Impact of Cloud Kitchen Restaurants



The ongoing Covid-19 pandemic has created a big financial impact on the restaurant business around the globe. It has already broken the backbone of restaurant businessmen and the investors. 

An important part of a restaurant is the kitchen. It is where the magic happens. The buzz that cloud kitchens have created in several years has had a great impact on restaurants. 

New investors are looking forward to invest in cloud kitchens rather than investing in dine-in restaurants which are closed or temporarily open with a limited capacity. 

What is a cloud kitchen? 

But before that we get to that, let us learn about the overall concept of online kitchen and how it is different from the traditional dine-in kitchen.

A cloud kitchen or a virtual kitchen serves as a delivery only kitchen. They blossom only on  online ordering websites and apps and do not have a physical dining facility. Unlike the cloud kitchen, traditional restaurants have a physical dining facility and also their distinct branding.

 

Difference between Cloud Kitchen and Traditional restaurants.

Now the difference between the Cloud kitchen and the traditional restaurants depends on the basis of location, expenses, marketing, profit margins. Through this, you can have an idea about the current situation of cloud kitchens and traditional restaurants.

 

Location

A traditional restaurant should ideally be located in an area where there is high footfall and is visible to the audience. They need to arrange ample parking space and also comply to local zoning laws. 
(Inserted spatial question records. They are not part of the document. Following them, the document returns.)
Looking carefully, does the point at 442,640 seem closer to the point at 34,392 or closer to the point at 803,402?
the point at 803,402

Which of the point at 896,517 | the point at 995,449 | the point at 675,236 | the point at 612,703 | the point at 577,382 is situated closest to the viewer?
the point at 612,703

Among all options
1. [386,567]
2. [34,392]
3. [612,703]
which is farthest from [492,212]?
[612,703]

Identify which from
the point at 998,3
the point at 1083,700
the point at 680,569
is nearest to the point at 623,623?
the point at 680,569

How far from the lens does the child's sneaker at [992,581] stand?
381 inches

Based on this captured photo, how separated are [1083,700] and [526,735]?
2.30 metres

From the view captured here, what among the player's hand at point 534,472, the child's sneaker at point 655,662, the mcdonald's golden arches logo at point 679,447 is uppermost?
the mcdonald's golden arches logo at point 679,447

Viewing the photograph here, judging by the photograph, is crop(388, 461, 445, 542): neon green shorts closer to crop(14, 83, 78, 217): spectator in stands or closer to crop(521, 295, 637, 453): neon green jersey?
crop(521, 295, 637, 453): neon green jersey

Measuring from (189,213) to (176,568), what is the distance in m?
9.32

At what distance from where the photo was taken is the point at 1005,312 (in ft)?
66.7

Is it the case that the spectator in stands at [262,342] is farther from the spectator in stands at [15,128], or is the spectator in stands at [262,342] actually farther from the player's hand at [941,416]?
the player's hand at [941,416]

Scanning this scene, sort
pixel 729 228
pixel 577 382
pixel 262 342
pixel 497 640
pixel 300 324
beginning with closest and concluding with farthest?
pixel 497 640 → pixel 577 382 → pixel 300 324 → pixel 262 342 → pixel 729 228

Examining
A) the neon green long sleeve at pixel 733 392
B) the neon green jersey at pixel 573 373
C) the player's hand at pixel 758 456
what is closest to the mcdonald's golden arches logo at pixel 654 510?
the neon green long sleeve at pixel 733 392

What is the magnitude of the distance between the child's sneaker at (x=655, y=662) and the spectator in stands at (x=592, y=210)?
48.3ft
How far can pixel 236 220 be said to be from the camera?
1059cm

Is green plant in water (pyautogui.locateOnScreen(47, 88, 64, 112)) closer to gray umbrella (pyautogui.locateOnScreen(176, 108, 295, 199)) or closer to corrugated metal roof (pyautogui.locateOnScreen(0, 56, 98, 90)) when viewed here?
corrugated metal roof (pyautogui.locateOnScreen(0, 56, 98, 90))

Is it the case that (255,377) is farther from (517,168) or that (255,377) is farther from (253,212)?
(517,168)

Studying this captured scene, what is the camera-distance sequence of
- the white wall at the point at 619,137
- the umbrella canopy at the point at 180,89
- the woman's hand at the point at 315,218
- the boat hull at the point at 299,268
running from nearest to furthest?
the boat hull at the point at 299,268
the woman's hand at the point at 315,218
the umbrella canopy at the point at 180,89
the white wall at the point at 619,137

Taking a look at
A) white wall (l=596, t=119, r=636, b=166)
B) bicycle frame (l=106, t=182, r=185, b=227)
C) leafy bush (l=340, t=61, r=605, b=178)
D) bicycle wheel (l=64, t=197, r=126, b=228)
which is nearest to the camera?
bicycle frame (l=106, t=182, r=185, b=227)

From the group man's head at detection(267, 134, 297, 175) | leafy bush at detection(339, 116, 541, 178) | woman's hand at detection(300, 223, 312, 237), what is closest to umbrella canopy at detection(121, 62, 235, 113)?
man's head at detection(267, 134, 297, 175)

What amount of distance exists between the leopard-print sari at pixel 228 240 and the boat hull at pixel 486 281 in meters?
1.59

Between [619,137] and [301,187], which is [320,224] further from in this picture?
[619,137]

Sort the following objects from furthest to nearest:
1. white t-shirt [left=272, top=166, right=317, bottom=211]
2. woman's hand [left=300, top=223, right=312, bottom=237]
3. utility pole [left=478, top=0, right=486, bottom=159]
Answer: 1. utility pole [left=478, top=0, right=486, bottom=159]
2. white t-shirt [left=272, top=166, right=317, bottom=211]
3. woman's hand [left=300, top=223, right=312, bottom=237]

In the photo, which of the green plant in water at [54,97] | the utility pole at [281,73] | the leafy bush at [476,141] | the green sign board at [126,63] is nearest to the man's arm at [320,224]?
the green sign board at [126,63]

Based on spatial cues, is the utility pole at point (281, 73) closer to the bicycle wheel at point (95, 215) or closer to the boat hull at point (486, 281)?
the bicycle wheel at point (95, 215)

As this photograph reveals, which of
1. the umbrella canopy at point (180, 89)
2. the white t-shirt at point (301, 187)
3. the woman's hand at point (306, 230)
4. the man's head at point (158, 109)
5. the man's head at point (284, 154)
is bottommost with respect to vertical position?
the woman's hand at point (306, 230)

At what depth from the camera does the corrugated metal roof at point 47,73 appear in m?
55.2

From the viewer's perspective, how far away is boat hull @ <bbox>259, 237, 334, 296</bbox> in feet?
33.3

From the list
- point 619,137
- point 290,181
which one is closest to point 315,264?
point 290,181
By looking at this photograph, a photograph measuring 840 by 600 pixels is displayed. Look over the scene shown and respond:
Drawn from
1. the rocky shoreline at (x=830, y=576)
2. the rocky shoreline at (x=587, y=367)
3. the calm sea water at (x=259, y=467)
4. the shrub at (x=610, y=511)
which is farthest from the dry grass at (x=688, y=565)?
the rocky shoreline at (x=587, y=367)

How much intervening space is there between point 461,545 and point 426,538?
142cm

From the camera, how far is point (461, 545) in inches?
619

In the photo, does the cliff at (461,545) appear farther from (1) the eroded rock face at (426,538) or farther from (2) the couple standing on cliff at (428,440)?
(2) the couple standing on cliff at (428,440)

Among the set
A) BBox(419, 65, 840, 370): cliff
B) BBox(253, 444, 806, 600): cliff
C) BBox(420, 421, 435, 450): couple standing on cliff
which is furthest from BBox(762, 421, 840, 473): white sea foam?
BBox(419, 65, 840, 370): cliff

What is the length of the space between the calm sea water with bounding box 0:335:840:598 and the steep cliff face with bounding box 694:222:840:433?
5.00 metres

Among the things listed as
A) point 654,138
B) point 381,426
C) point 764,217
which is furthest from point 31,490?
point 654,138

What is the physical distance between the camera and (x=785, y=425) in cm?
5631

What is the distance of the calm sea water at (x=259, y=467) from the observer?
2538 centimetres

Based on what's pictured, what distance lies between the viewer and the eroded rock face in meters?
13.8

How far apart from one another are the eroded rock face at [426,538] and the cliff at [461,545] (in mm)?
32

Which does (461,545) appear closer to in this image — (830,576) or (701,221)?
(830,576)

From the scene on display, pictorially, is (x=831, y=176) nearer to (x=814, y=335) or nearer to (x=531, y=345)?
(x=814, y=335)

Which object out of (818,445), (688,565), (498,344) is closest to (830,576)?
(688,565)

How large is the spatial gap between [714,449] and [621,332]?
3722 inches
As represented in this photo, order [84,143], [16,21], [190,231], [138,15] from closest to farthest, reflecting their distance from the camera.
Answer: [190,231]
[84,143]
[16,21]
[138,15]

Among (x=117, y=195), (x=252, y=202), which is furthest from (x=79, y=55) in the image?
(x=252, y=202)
This requires a lot of investment in terms of renting, planning a layout, interior set-up and safety approval from local authorities.
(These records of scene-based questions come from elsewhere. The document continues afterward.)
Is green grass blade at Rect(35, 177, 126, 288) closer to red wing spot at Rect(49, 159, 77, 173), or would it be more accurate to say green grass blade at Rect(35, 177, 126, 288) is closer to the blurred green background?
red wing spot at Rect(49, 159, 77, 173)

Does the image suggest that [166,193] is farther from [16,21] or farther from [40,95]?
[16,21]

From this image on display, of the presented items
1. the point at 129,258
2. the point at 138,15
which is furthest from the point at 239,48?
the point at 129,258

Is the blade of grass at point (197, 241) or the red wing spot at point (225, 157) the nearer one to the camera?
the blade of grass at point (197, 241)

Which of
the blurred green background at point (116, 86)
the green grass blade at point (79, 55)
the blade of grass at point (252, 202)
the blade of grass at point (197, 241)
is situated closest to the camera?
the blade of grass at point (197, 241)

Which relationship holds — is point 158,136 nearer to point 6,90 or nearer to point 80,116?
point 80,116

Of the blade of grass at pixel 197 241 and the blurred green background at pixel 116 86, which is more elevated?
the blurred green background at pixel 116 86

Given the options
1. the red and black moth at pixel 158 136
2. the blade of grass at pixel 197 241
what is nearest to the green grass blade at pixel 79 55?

Another aspect that we have to keep in mind is that dine-in restaurants need to be built according to the audience and the clientele that they hope to serve.

Cloud kitchens do not need parking space or footfall to generate revenue. This kind of kitchen is blossoming with online delivering and food apps and websites. All you need is an area of 700-800 square meters to set up your cloud kitchen.

 

Expenses

Cloud kitchen expenses are comparatively lesser than traditional restaurants. They can be easily set up in 700-800 sq meters which costs 25,000 rupees per month.
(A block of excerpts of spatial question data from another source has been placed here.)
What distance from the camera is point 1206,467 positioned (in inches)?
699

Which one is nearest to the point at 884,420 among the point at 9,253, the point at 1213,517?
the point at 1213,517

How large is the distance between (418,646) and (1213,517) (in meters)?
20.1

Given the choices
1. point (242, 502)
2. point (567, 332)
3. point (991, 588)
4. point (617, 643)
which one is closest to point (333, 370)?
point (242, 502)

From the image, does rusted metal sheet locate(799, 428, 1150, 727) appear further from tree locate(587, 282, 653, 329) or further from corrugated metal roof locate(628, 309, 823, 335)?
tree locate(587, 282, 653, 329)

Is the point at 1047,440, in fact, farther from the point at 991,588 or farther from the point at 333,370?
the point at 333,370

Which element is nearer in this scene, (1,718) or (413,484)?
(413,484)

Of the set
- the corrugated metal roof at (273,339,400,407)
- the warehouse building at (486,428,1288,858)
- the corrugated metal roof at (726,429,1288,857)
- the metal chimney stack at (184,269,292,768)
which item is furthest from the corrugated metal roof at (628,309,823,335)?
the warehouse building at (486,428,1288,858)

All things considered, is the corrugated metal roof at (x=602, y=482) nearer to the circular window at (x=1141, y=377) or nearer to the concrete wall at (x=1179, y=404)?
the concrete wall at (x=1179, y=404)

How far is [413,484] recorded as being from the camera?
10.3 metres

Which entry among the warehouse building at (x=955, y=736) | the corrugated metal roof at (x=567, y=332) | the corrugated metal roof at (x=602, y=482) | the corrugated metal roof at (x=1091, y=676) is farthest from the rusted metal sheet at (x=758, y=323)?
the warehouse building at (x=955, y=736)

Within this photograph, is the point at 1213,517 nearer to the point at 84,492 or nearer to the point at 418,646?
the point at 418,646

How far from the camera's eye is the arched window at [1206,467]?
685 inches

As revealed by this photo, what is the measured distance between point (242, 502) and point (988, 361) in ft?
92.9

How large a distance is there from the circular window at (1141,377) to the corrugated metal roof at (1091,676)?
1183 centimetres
If we include other expenses, it can rise up to 70 to 90 thousand rupees including staff members. If operational costs are included, the expense can go up to 1 lakh a month.

Traditional restaurants are very expensive to set up. They are expensive in terms of giving salary to the staff members, renting expenses, interior design, etc. 

The expense automatically goes up to 1.25 to 3 lacs of rupees per month which is very costly for a small time investor. The operational costs of this kitchen would cost about 3.5 lakhs a month.

 

Marketing

Marketing for cloud kitchens can be a make or break opportunity because they are operating virtually. A comprehensive marketing strategy focussed around attractive websites and social media promotion can help these cloud kitchens to b seen in the public eye. 

Having their own website and apps can help them in reaching out to the target audience well and attract customers. Strong social media marketing and discounts coupons help the traditional restaurants to enhance their reach to their audiences. 

Marketing of restaurants should be a prime focus to make it a centre of attraction, Marketing is important for cloud kitchen as well as traditional restaurants so as to meet the needs of the new and modern era.


Profit Margin

Profit margins in traditional restaurants are 3 to 5 percent because of the expenses that they need to spend to comfort their customers which include interior design, parking, renting, electricity, cost of staff members, cost of set-up, operational cost, and etc.

While the profit margins in a cloud kitchen is 10 to 15 percent because it operates virtually and does not need to spend money on additional customers in which traditional restaurants spend huge sums of money. 

 

Conclusion

Cloud kitchens surely impact traditional restaurants but with the running course, traditional restaurants are often more favourable for events. This means that they earn money for their living but it is not that convenient and a good sum at all times.

 

If traditional restaurants want to leave a mark in the market, they need to add new varieties like home delivery, discount coupons, and maintaining hygiene in their restaurants. Traditional profit margins in traditional restaurants are up to 3 to 5 percent.

 

Cloud kitchen is providing mobility to all their customers worldwide and with the current pandemic situation, it has a huge impact on traditional restaurants. While profit margins in a cloud kitchen is 10 to 15 percent, their marketing and digital presence in the world are increasing their customers worldwide.


If traditional restaurants want to keep up with the competition they need to have an effective social media marketing and provide discounts coupons. They need to find methods to enhance their reach and make their restaurants a centre of attraction.